**WHAT THIS TASK INVOLVES**.
Below is a listing; repeat exactly the lines from the one containing "Heureuse femme d'affaires" to the one containing "Một người đàn", both included.

Top of SOURCE DATA

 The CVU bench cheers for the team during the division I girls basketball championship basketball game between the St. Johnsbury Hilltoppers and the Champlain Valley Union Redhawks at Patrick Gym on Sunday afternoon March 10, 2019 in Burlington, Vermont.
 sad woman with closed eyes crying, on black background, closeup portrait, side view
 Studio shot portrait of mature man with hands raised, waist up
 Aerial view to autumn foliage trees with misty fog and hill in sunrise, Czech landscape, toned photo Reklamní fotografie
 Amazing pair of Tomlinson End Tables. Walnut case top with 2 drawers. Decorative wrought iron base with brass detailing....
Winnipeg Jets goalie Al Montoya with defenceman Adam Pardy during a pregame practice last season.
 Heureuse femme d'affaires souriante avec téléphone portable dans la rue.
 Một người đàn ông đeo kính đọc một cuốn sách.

Bottom of SOURCE DATA
Top of SOURCE DATA

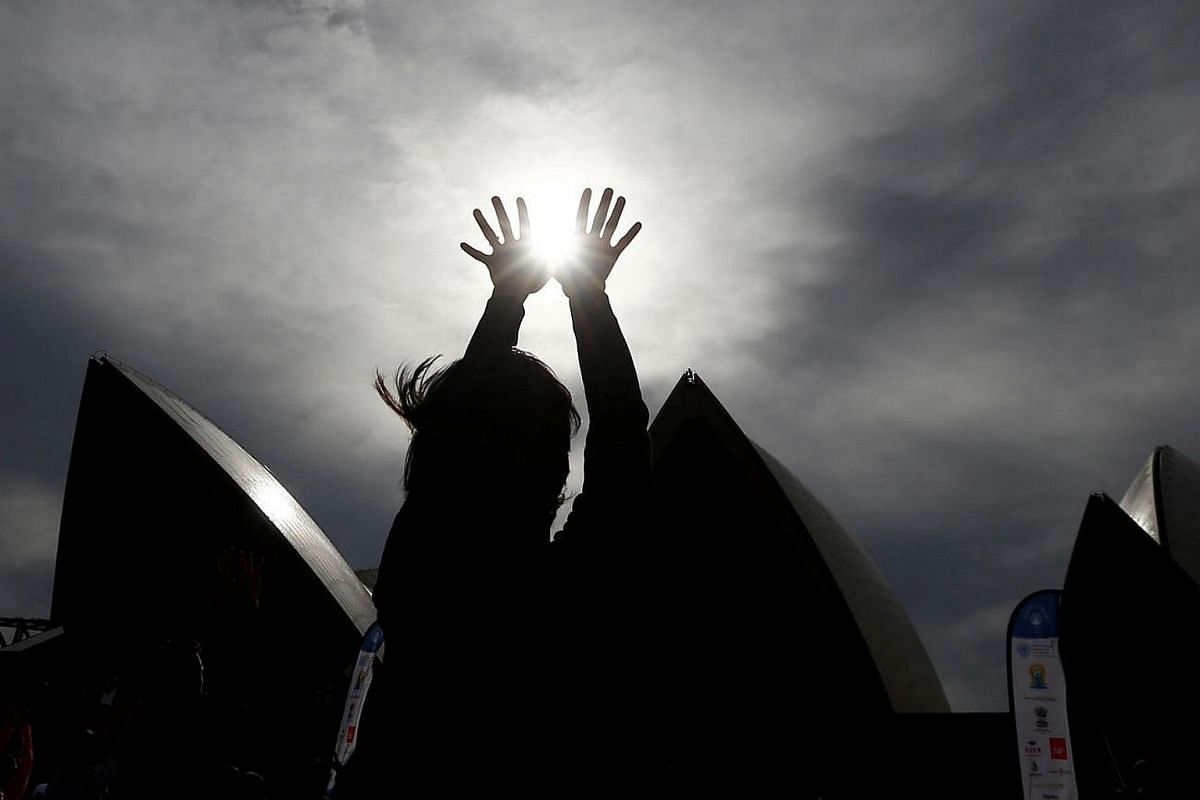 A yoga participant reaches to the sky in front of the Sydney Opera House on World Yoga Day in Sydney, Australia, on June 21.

Bottom of SOURCE DATA

**RESPONSE AREA**.
 Heureuse femme d'affaires souriante avec téléphone portable dans la rue.
 Một người đàn ông đeo kính đọc một cuốn sách.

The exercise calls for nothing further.